During the industrial revolution, the purpose wasn't to enlighten the masses but to make sure they could work in factories and work with complex machinery. So that meant being able to read/write, work with numbers, etc. And there as a need for engineers, mechanics, etc. that could make all this machinery work, that could work in systematic ways, etc.
For the last century, a lot of jobs have shifted from making stuff (food, goods, etc.) to providing services. So education has shifted to that and soft skills are now important. You can use a calculator if you need some numbers. It's fine if you don't do that in your head. You study something comparatively niche and useless and then you become a manager, consultant, marketing expert, or whatever that has very little connection to what you studied (history, antropology, whatever). The important skills that were taught are critical thinking, communicating, etc. Ironically, a lot of people with backgrounds like that are reverting to doing things with their hands in the end. Our cities are full of coffee shops, bakeries, jewellery makers, restaurants, etc. run by people with college degrees.
Modern AI driven technology is undoing the industrial revolution and creating a new one. The industrial revolution was all about uniformity and centralization to drive economies of scale. That meant people had to have the same baseline of skills so they could do the simple jobs that they were assigned to do. The smarter ones got promoted up. And you could build a lot with many people doing simple things like that. The bigger the company, the more money it made.
With modern technology, you can 3D print whatever you need, generate software, and run advanced manufacturing all in a small workshop just by yourself. You don't need a big company around you. That actually slows you down. The old services industry ran on soft skills. This new way of manufacturing runs on hard skills. And because its AI assisted you can do more at a small scale. Provided you understand what needs doing. Companies can be small, hyper specialized, and derive value from that. Their customers are other companies. Together they resemble what a pre-industrial revolution town would look like. Lots of specialists trades and shops all working together to produce wealth for the town. Instead of doing everything inside one big company, you now have complex clusters of companies, individuals, contractors, etc. working together.
Education has to focus on teaching people how to function in a world like that. It has to teach them not just one skill or trade but how to be able to adapt and combine different skills.

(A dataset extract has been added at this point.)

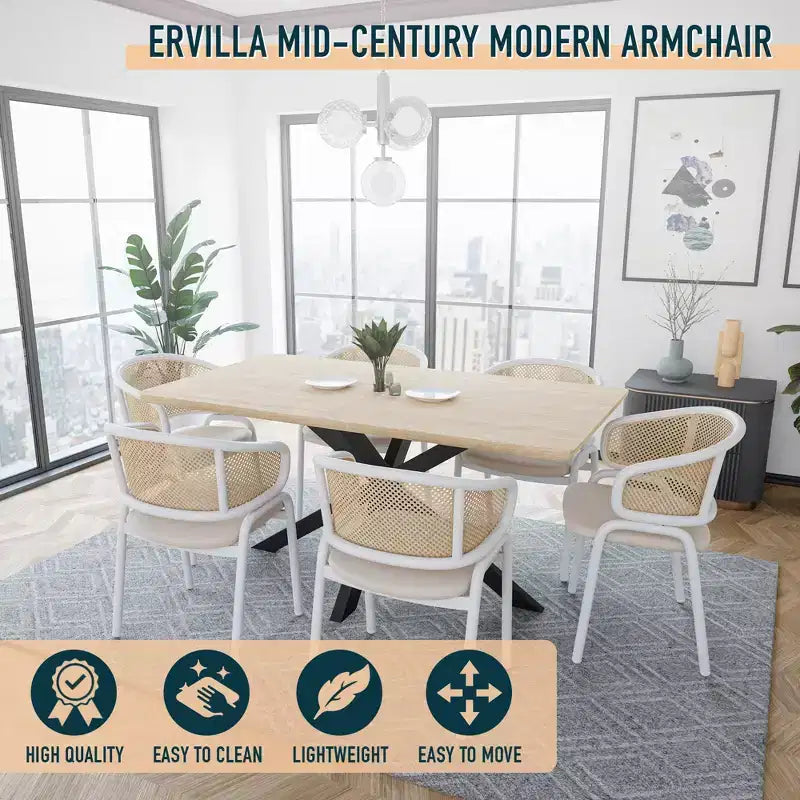 LeisureMod Ervilla - Lot de 4 chaises de salle à manger en osier avec dossier en U, assise en cuir et structure en acier - Sièges modernes pour cuisine, salle à manger, café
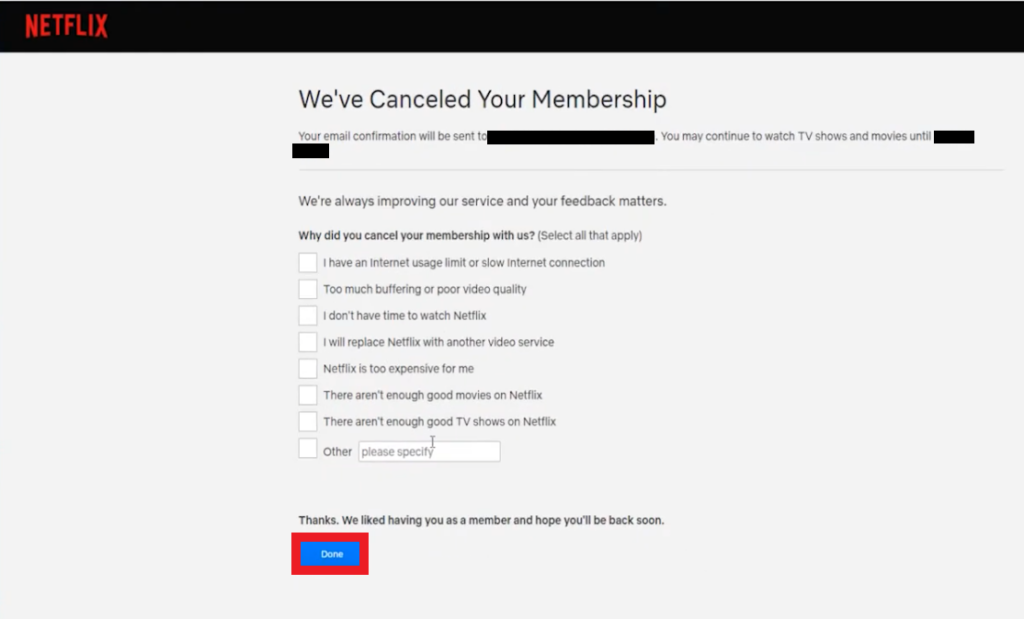 Netflix canceled membership - reason for leaving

The purpose of education has never been to teach specific skills. The purpose of education has always been to provide literacy — the ability to understand the world, process information, and learn. Yes, this is done through activities that are relevant in the world at that particular moment, but that is simply an inevitability. And the reason is very simple — we don’t know what skills the people currently in school will need. A child stepping through the school doors for the first time today will enter the workforce in about 20 years and will likely work there for 40+ years. Anyone who thinks they know what the world will be like in 20 years, let alone 60 years, is simply a charlatan.
I see this take a lot, that education serves the economy and therefore bold changes are needed to curriculum to keep pace with the changing economy. Yes, the needs of the economy shape the incentives the state places on education, but the bureaucrats aren't personally doing the educating. Many teachers have no alternate employment history and the economy does not especially value teachers; I would argue it is inevitable that teachers would decouple the meaning of their work from serving the economy.
But I think this is a good thing.
Yes, the goal of shop class was manufacturing competency, but it was probably taught by someone that extolled craftsmanship and attention-to-detail rather than drilling efficiency. A hobbyist wood-worker, not a retired factory foreman. The former approach would clearly have been more transferrable and less brittle.
So I think instilling adaptability is already pretty well baked-in to how most teachers automatically push students towards higher-level skills and meaning instead of tightly coupling to policy mandates.